> _Records supplied_
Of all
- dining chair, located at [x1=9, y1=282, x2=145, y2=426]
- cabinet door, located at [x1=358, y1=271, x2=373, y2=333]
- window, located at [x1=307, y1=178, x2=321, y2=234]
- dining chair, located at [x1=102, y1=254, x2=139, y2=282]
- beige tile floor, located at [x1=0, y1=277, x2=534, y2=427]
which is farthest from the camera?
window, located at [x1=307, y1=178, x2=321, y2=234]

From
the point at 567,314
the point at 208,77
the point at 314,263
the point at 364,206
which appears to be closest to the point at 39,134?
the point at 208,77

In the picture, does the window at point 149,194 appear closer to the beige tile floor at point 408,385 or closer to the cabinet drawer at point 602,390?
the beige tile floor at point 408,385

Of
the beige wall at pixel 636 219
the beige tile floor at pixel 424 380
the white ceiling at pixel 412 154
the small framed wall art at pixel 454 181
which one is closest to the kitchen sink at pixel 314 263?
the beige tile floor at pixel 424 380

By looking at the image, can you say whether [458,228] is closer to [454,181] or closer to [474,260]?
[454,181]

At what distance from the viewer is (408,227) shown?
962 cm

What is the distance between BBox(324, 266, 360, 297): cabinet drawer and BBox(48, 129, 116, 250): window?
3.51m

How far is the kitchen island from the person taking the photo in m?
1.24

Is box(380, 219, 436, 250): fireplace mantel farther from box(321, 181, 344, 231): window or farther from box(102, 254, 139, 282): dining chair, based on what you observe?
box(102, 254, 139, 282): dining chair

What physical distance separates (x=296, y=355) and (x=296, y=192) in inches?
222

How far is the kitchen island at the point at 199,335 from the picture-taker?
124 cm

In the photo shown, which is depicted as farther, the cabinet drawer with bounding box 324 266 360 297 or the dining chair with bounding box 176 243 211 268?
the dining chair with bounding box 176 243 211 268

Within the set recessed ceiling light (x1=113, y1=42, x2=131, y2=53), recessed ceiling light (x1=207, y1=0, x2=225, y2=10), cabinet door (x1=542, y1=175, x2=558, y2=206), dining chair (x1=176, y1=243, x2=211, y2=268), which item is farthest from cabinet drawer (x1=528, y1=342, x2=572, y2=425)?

> _Instruction_
Switch "kitchen island" to "breakfast bar" everywhere it appears in the material above, and write out all the lines again with nothing else changed.

> _Completed task_
Of all
- dining chair, located at [x1=9, y1=282, x2=145, y2=426]
- cabinet door, located at [x1=358, y1=271, x2=373, y2=333]
- window, located at [x1=307, y1=178, x2=321, y2=234]
- dining chair, located at [x1=102, y1=254, x2=139, y2=282]
- beige tile floor, located at [x1=0, y1=277, x2=534, y2=427]
which is farthest from the camera?
window, located at [x1=307, y1=178, x2=321, y2=234]

From
the point at 567,314
the point at 208,77
the point at 314,263
the point at 364,206
which appears to be closest to the point at 39,134?
the point at 208,77

In the picture, does the window at point 149,194 appear closer to the beige tile floor at point 408,385 or closer to the cabinet drawer at point 602,390?
the beige tile floor at point 408,385

Of
the beige wall at pixel 636 219
the beige tile floor at pixel 424 380
the white ceiling at pixel 412 154
the small framed wall art at pixel 454 181
which one is closest to the kitchen sink at pixel 314 263?
the beige tile floor at pixel 424 380

By looking at the image, can you say whether [458,228] is closer to [454,181] or closer to [474,260]?
[454,181]

At what distance from the viewer is (408,227) shown?
962 cm

What is the distance between BBox(324, 266, 360, 297): cabinet drawer and BBox(48, 129, 116, 250): window?
3.51m

How far is the breakfast bar from the person taking the photo in m?
1.24

Is box(380, 219, 436, 250): fireplace mantel farther from box(321, 181, 344, 231): window or farther from box(102, 254, 139, 282): dining chair, based on what you observe?
box(102, 254, 139, 282): dining chair

What physical distance separates (x=296, y=355) and (x=296, y=192) in inches?
222

How far is the breakfast bar at the point at 199,335 from the picture-taker?
124 cm

In the photo shown, which is depicted as farther, the cabinet drawer with bounding box 324 266 360 297 or the dining chair with bounding box 176 243 211 268?
the dining chair with bounding box 176 243 211 268

Within the set recessed ceiling light (x1=113, y1=42, x2=131, y2=53), recessed ceiling light (x1=207, y1=0, x2=225, y2=10), cabinet door (x1=542, y1=175, x2=558, y2=206), dining chair (x1=176, y1=243, x2=211, y2=268), which item is farthest from cabinet drawer (x1=528, y1=342, x2=572, y2=425)?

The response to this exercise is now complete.